Give every entry again, word for word.

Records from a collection
━━━━━━

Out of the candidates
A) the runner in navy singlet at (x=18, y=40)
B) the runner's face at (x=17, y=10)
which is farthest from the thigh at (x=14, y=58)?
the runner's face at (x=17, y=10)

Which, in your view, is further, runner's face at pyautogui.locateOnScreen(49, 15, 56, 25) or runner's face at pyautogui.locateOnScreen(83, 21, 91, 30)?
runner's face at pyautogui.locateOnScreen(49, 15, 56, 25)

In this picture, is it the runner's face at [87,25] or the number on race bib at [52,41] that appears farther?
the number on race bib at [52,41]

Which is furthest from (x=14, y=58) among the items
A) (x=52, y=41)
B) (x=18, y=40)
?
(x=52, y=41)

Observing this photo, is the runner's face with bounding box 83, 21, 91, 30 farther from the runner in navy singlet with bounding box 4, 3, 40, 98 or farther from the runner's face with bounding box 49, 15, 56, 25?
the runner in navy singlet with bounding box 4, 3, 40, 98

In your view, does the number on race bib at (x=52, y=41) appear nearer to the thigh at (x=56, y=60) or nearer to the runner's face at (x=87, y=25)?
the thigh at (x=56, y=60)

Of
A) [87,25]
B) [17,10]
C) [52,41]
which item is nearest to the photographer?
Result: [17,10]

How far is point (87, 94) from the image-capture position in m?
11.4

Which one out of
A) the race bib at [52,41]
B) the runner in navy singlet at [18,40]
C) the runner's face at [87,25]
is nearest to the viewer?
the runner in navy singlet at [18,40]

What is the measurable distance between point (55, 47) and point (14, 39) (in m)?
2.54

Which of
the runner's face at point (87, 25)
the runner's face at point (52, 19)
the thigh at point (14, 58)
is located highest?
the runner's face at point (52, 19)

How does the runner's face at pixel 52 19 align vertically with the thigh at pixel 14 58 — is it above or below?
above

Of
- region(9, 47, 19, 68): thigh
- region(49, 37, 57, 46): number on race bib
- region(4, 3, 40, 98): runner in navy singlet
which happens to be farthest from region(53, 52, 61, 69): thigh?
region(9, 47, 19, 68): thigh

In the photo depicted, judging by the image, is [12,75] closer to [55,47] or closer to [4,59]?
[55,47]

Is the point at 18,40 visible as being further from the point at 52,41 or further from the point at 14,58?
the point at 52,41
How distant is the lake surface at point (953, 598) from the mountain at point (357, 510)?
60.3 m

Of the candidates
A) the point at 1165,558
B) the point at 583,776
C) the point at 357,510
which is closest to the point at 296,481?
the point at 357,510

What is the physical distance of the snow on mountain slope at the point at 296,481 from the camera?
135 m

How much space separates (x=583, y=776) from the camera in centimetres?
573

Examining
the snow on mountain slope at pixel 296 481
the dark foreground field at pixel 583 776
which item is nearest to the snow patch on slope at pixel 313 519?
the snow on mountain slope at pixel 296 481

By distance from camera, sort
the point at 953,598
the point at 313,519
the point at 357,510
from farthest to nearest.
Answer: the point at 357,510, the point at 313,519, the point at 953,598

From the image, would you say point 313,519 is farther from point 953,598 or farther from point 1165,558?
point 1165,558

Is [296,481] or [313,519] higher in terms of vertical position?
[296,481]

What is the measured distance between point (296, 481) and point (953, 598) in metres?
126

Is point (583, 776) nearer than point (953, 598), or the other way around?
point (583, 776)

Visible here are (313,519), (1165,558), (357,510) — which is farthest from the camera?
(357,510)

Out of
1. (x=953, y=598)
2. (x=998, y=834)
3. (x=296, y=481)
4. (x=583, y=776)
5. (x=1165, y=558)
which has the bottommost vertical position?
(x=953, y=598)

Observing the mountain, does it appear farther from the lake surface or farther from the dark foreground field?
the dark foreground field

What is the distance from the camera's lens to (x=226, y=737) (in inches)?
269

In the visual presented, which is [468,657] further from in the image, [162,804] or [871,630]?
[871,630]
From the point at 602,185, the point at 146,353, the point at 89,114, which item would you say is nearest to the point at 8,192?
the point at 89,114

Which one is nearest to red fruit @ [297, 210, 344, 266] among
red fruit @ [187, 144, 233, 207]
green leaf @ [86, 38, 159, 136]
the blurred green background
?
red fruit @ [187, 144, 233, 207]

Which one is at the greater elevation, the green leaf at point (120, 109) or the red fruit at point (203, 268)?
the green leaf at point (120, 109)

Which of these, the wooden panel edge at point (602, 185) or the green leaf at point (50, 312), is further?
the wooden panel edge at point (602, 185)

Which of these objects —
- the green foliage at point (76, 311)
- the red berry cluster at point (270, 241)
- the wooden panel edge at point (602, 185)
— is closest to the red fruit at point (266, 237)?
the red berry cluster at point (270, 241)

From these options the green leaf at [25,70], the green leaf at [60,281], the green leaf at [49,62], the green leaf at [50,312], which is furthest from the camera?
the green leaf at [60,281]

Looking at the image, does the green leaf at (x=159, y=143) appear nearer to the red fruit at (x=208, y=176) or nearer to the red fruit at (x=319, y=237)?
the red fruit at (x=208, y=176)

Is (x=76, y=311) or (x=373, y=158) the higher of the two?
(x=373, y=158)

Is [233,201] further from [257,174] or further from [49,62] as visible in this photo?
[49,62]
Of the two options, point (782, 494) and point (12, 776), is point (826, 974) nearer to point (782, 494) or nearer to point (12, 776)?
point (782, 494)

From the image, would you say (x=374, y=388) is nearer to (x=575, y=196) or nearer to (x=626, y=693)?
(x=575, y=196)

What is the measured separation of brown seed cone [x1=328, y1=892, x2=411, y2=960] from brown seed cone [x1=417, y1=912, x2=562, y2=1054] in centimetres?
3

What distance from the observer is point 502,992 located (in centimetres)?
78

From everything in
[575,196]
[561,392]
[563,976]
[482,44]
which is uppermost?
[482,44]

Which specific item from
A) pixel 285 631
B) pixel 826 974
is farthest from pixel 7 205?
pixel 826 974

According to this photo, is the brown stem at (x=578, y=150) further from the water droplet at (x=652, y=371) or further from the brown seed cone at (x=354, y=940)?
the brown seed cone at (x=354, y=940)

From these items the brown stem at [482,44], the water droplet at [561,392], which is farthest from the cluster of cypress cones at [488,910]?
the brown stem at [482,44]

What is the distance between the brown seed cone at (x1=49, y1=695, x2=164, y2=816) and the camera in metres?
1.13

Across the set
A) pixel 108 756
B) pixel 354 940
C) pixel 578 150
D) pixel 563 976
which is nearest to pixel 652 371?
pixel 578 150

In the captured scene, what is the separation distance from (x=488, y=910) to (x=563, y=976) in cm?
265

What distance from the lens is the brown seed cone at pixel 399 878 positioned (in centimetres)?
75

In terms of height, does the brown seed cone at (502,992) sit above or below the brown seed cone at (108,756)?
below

━━━━━━

_Output below_.
Out of the candidates
A) the runner in navy singlet at (x=18, y=40)
B) the runner's face at (x=17, y=10)
which is farthest from the thigh at (x=14, y=58)?
the runner's face at (x=17, y=10)

Which, in your view, is further, runner's face at pyautogui.locateOnScreen(49, 15, 56, 25) or runner's face at pyautogui.locateOnScreen(83, 21, 91, 30)?
runner's face at pyautogui.locateOnScreen(49, 15, 56, 25)

In this picture, is it the runner's face at [87,25] or the number on race bib at [52,41] that appears farther?
the number on race bib at [52,41]

Which is furthest from (x=14, y=58) among the items
A) (x=52, y=41)
B) (x=18, y=40)
?
(x=52, y=41)

Observing this photo, is the runner's face with bounding box 83, 21, 91, 30 farther from the runner in navy singlet with bounding box 4, 3, 40, 98 or farther from the runner's face with bounding box 49, 15, 56, 25?
the runner in navy singlet with bounding box 4, 3, 40, 98

In your view, does the number on race bib at (x=52, y=41) appear nearer to the thigh at (x=56, y=60) or nearer to the runner's face at (x=87, y=25)?
the thigh at (x=56, y=60)

Of
A) [87,25]
B) [17,10]
C) [52,41]
which item is nearest to the photographer?
Result: [17,10]

How far is point (87, 94) from the image-capture position in m?
11.4

Which one out of
A) the race bib at [52,41]
B) the runner in navy singlet at [18,40]
C) the runner's face at [87,25]
is nearest to the viewer?
the runner in navy singlet at [18,40]

What is the measurable distance between point (55, 47) and point (14, 39) (in m)?
2.54

Which of
the runner's face at point (87, 25)
the runner's face at point (52, 19)
the thigh at point (14, 58)
is located highest?
the runner's face at point (52, 19)

How does the runner's face at pixel 52 19 align vertically with the thigh at pixel 14 58 — is it above or below?
above

Of
- region(9, 47, 19, 68): thigh
- region(49, 37, 57, 46): number on race bib
- region(4, 3, 40, 98): runner in navy singlet
which happens to be farthest from region(53, 52, 61, 69): thigh?
region(9, 47, 19, 68): thigh

In the photo depicted, judging by the image, is [12,75] closer to [55,47] or closer to [4,59]?
[55,47]

Is the point at 18,40 visible as being further from the point at 52,41 or further from the point at 14,58?
the point at 52,41
How distant is the lake surface at point (953, 598) from the mountain at point (357, 510)?
60.3 m

Of the candidates
A) the point at 1165,558
B) the point at 583,776
C) the point at 357,510
which is closest to the point at 296,481?
the point at 357,510

What is the physical distance of the snow on mountain slope at the point at 296,481 from the camera?
135 m

How much space separates (x=583, y=776) from the camera in centimetres?
573

Examining
the snow on mountain slope at pixel 296 481
the dark foreground field at pixel 583 776
which item is nearest to the snow patch on slope at pixel 313 519?
the snow on mountain slope at pixel 296 481

By distance from camera, sort
the point at 953,598
the point at 313,519
the point at 357,510
from farthest to nearest.
Answer: the point at 357,510, the point at 313,519, the point at 953,598

From the image, would you say point 313,519 is farther from point 953,598 or farther from point 1165,558?
point 1165,558

Is [296,481] or [313,519] higher in terms of vertical position?
[296,481]

What is the measured distance between point (296, 481) and point (953, 598) in metres?
126

Is point (583, 776) nearer than point (953, 598), or the other way around?
point (583, 776)

Visible here are (313,519), (1165,558), (357,510) — which is farthest from the camera?
(357,510)

Out of
1. (x=953, y=598)
2. (x=998, y=834)
3. (x=296, y=481)
4. (x=583, y=776)
5. (x=1165, y=558)
which has the bottommost vertical position?
(x=953, y=598)

Observing the mountain, does it appear farther from the lake surface or farther from the dark foreground field?
the dark foreground field

What is the distance from the camera's lens to (x=226, y=737) (in inches)?
269

In the visual presented, which is [468,657] further from in the image, [162,804] or [871,630]?
[871,630]
From the point at 602,185, the point at 146,353, the point at 89,114, which item would you say is nearest to the point at 8,192?
the point at 89,114

Which one is nearest to red fruit @ [297, 210, 344, 266] among
red fruit @ [187, 144, 233, 207]
green leaf @ [86, 38, 159, 136]
the blurred green background
?
red fruit @ [187, 144, 233, 207]

Which one is at the greater elevation, the green leaf at point (120, 109) or the red fruit at point (203, 268)?
the green leaf at point (120, 109)

Which of these, the wooden panel edge at point (602, 185) or the green leaf at point (50, 312), is further?
the wooden panel edge at point (602, 185)

Which of these objects —
- the green foliage at point (76, 311)
- the red berry cluster at point (270, 241)
- the wooden panel edge at point (602, 185)
— is closest to the red fruit at point (266, 237)?
the red berry cluster at point (270, 241)

From these options the green leaf at [25,70], the green leaf at [60,281], the green leaf at [49,62], the green leaf at [50,312], which is furthest from the camera?
the green leaf at [60,281]

Looking at the image, does the green leaf at (x=159, y=143) appear nearer to the red fruit at (x=208, y=176) or nearer to the red fruit at (x=319, y=237)?
the red fruit at (x=208, y=176)

Is (x=76, y=311) or (x=373, y=158) the higher of the two?
(x=373, y=158)

Is [233,201] further from [257,174] or further from [49,62] as visible in this photo?
[49,62]
Of the two options, point (782, 494) and point (12, 776), is point (826, 974) nearer to point (782, 494) or nearer to point (12, 776)?
point (782, 494)

From the image, would you say (x=374, y=388) is nearer to (x=575, y=196) or nearer to (x=626, y=693)?
(x=575, y=196)

What is the measured separation of brown seed cone [x1=328, y1=892, x2=411, y2=960] from brown seed cone [x1=417, y1=912, x2=562, y2=1054] in centimetres?
3

What distance from the observer is point 502,992 located (in centimetres)?
78

From everything in
[575,196]
[561,392]
[563,976]
[482,44]
which is uppermost?
[482,44]

Which specific item from
A) pixel 285 631
B) pixel 826 974
is farthest from pixel 7 205?
pixel 826 974

According to this photo, is the brown stem at (x=578, y=150) further from the water droplet at (x=652, y=371) or further from the brown seed cone at (x=354, y=940)?
the brown seed cone at (x=354, y=940)

From these items the brown stem at [482,44], the water droplet at [561,392], which is farthest from the cluster of cypress cones at [488,910]?
the brown stem at [482,44]

What is the distance between the brown seed cone at (x1=49, y1=695, x2=164, y2=816) and the camera in metres?
1.13

Across the set
A) pixel 108 756
B) pixel 354 940
C) pixel 578 150
D) pixel 563 976
which is nearest to pixel 652 371?
pixel 578 150

In the captured scene, what is the separation distance from (x=488, y=910) to (x=563, y=976) in cm?
265

What distance from the lens is the brown seed cone at pixel 399 878 positioned (in centimetres)?
75

In terms of height, does the brown seed cone at (502,992) sit above or below the brown seed cone at (108,756)?
below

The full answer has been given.